Sched_ext development
 help / color / mirror / Atom feed
* [PATCH] sched_ext: Don't warn on core-sched forced idle in put_prev_task_scx()
@ 2026-06-24 23:55 Tejun Heo
  2026-06-25  9:45 ` Kuba Piecuch
  2026-06-29 19:43 ` [PATCH v2] " Tejun Heo
  0 siblings, 2 replies; 5+ messages in thread
From: Tejun Heo @ 2026-06-24 23:55 UTC (permalink / raw)
  To: David Vernet, Andrea Righi, Changwoo Min, sched-ext
  Cc: Emil Tsalapatis, linux-kernel

put_prev_task_scx() warns when a runnable task drops to a lower
sched_class without SCX_OPS_ENQ_LAST, assuming balance_one() would
otherwise keep it running.

Under core scheduling that assumption is wrong: a forced-idle SMT sibling
reschedules through the core_pick fast path in pick_next_task(), which
skips balance() for the CPU, so balance_one() never runs and a runnable
task can drop to idle with ENQ_LAST unset. Skip the warning when core
scheduling is enabled.

Fixes: 7c65ae81ea86 ("sched_ext: Don't call put_prev_task_scx() before picking the next task")
Signed-off-by: Tejun Heo <tj@kernel.org>
---
 kernel/sched/ext/ext.c | 4 +++-
 1 file changed, 3 insertions(+), 1 deletion(-)
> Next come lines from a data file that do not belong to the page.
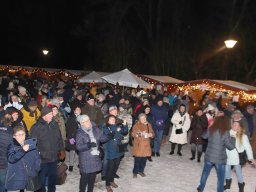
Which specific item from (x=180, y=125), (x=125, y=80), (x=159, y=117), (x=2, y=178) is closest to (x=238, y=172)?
(x=180, y=125)

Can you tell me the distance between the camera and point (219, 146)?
23.4 feet

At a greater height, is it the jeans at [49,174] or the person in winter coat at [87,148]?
the person in winter coat at [87,148]

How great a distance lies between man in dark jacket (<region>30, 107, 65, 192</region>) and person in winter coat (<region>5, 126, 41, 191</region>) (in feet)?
2.31

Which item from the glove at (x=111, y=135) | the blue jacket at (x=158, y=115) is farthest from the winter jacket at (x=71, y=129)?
the blue jacket at (x=158, y=115)

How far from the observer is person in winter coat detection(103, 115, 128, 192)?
7.22 m

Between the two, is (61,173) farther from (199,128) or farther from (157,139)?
(199,128)

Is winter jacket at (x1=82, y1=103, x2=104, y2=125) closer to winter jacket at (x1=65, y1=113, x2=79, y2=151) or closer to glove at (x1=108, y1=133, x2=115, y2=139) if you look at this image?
winter jacket at (x1=65, y1=113, x2=79, y2=151)

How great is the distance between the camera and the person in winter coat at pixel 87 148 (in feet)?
20.2

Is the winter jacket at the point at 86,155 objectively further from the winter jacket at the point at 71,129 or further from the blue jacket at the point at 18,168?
the winter jacket at the point at 71,129

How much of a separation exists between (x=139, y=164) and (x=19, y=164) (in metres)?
4.04

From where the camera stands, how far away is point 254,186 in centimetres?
875

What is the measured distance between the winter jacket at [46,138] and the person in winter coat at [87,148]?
0.41 meters

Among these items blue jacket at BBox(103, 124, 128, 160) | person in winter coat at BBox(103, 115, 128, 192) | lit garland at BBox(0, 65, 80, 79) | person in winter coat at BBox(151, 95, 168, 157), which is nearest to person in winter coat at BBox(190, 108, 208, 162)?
person in winter coat at BBox(151, 95, 168, 157)

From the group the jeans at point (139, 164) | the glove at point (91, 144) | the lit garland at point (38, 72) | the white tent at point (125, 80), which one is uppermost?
the lit garland at point (38, 72)
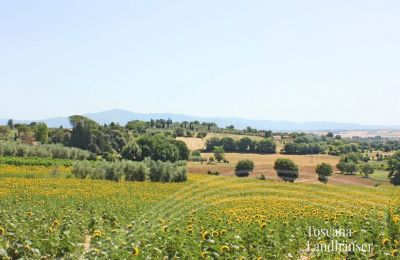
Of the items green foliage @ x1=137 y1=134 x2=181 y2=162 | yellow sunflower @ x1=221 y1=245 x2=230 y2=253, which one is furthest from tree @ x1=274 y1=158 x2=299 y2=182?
yellow sunflower @ x1=221 y1=245 x2=230 y2=253

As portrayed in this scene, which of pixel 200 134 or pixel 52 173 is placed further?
pixel 200 134

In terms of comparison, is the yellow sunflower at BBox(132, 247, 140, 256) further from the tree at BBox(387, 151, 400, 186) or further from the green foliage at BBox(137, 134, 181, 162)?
the green foliage at BBox(137, 134, 181, 162)

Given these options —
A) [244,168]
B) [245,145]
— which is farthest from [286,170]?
[245,145]

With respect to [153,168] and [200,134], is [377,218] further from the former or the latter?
[200,134]

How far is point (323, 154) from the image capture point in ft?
372

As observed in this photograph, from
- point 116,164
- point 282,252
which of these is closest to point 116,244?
point 282,252

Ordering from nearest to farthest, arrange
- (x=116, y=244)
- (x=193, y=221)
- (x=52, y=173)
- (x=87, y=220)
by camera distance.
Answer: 1. (x=116, y=244)
2. (x=193, y=221)
3. (x=87, y=220)
4. (x=52, y=173)

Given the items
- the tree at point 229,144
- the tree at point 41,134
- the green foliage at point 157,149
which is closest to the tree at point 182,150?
the green foliage at point 157,149

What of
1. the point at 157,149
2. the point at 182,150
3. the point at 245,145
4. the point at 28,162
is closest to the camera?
the point at 28,162

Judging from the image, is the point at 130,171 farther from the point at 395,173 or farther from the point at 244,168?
the point at 395,173

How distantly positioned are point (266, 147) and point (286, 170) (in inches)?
1694

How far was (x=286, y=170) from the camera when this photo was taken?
239 ft

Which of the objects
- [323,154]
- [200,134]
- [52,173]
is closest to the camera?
[52,173]

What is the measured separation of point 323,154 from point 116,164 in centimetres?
7009
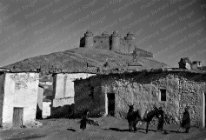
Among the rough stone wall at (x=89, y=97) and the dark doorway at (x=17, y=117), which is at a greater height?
the rough stone wall at (x=89, y=97)

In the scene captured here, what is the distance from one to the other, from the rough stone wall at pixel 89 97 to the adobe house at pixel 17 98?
13.8ft

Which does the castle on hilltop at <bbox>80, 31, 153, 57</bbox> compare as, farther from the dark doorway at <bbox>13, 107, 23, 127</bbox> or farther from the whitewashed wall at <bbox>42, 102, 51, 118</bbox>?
the dark doorway at <bbox>13, 107, 23, 127</bbox>

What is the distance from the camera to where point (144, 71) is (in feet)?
59.8

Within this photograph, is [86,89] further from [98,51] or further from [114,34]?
[114,34]

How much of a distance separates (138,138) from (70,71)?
1935 cm

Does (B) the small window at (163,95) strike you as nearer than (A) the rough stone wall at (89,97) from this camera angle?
Yes

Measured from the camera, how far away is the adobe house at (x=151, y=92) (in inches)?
637

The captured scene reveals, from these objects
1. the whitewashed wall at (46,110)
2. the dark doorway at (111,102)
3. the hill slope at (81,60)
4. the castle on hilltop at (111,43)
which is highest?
the castle on hilltop at (111,43)

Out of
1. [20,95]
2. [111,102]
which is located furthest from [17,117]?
[111,102]

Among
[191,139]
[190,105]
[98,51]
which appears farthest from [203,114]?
[98,51]

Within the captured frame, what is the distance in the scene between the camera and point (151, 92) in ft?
58.7

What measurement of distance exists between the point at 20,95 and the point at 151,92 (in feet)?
33.4

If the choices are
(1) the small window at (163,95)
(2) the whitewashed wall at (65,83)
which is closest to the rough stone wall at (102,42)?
(2) the whitewashed wall at (65,83)

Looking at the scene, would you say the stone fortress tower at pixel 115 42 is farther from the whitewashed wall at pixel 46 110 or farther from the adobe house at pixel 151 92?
the adobe house at pixel 151 92
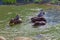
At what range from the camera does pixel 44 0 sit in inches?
1469

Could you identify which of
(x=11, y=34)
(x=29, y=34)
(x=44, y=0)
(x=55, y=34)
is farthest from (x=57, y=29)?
(x=44, y=0)

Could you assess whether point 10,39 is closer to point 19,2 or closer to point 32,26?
point 32,26

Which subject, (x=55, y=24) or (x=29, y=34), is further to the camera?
(x=55, y=24)

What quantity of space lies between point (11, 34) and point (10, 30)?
1.33m

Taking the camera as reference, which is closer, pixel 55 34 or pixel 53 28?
pixel 55 34

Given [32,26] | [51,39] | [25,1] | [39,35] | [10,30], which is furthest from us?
[25,1]

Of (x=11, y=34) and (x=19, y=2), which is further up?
(x=11, y=34)

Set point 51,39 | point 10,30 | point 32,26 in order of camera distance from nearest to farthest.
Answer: point 51,39
point 10,30
point 32,26

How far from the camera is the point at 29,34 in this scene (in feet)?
45.6

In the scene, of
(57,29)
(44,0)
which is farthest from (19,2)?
(57,29)

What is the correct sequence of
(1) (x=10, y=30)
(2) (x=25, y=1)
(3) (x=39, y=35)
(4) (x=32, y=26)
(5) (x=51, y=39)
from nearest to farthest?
(5) (x=51, y=39) < (3) (x=39, y=35) < (1) (x=10, y=30) < (4) (x=32, y=26) < (2) (x=25, y=1)

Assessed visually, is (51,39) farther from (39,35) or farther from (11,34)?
(11,34)

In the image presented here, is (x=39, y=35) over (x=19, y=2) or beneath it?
over

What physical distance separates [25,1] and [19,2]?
111cm
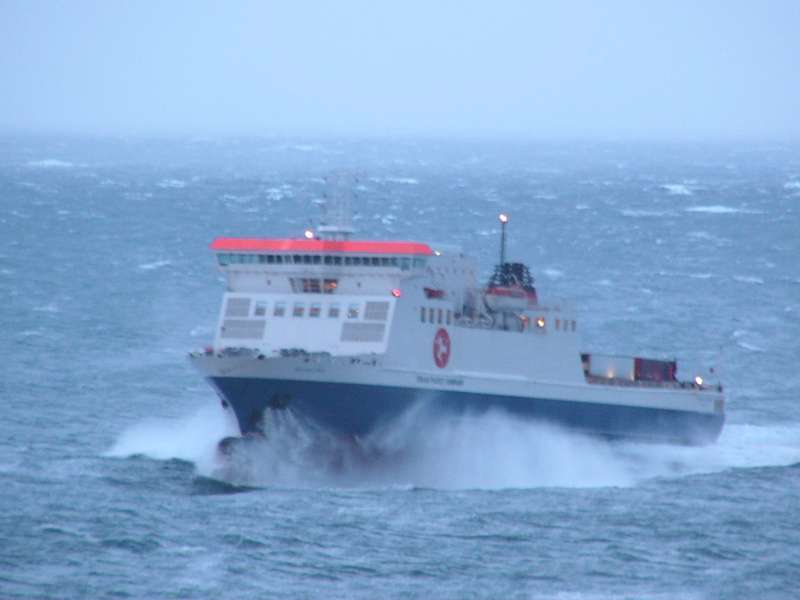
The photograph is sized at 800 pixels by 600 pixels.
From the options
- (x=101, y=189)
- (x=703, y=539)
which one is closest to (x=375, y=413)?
(x=703, y=539)

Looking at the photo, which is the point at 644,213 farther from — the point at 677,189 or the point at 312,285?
the point at 312,285

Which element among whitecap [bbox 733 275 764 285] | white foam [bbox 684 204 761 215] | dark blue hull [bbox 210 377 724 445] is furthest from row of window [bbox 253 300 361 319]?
white foam [bbox 684 204 761 215]

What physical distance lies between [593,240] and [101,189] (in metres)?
58.9

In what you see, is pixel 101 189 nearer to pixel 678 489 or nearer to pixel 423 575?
pixel 678 489

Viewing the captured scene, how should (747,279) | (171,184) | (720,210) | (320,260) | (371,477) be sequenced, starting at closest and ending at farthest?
(371,477)
(320,260)
(747,279)
(720,210)
(171,184)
diff --git a/kernel/sched/ext/ext.c b/kernel/sched/ext/ext.c
index 9c9cb9d08bca..503c4d2105ee 100644
--- a/kernel/sched/ext/ext.c
+++ b/kernel/sched/ext/ext.c
@@ -3092,7 +3092,9 @@ static void put_prev_task_scx(struct rq *rq, struct task_struct *p,
 		 * which should trigger an explicit follow-up scheduling event.
 		 */
 		if (next && sched_class_above(&ext_sched_class, next->sched_class)) {
-			WARN_ON_ONCE(!(sch->ops.flags & SCX_OPS_ENQ_LAST));
+			/* core-sched can force cpu idle while @p is runnable */
+			if (!sched_core_enabled(rq))
+				WARN_ON_ONCE(!(sch->ops.flags & SCX_OPS_ENQ_LAST));
 			do_enqueue_task(rq, p, SCX_ENQ_LAST, -1);
 		} else {
 			do_enqueue_task(rq, p, 0, -1);

^ permalink raw reply related	[flat|nested] 5+ messages in thread

* Re: [PATCH] sched_ext: Don't warn on core-sched forced idle in put_prev_task_scx()
  2026-06-24 23:55 [PATCH] sched_ext: Don't warn on core-sched forced idle in put_prev_task_scx() Tejun Heo
@ 2026-06-25  9:45 ` Kuba Piecuch
  2026-06-29 19:42   ` Tejun Heo
  2026-06-29 19:43 ` [PATCH v2] " Tejun Heo
  1 sibling, 1 reply; 5+ messages in thread
From: Kuba Piecuch @ 2026-06-25  9:45 UTC (permalink / raw)
  To: Tejun Heo, David Vernet, Andrea Righi, Changwoo Min, sched-ext
  Cc: Emil Tsalapatis, linux-kernel

Hi Tejun,

On Wed Jun 24, 2026 at 11:55 PM UTC, Tejun Heo wrote:
> put_prev_task_scx() warns when a runnable task drops to a lower
> sched_class without SCX_OPS_ENQ_LAST, assuming balance_one() would
> otherwise keep it running.
>
> Under core scheduling that assumption is wrong: a forced-idle SMT sibling
> reschedules through the core_pick fast path in pick_next_task(), which
> skips balance() for the CPU, so balance_one() never runs and a runnable

Nit: balance_one() doesn't happen in balance() anymore, it happens in pick.
So IMO it should read "... skips pick_task_scx() for the CPU, ...".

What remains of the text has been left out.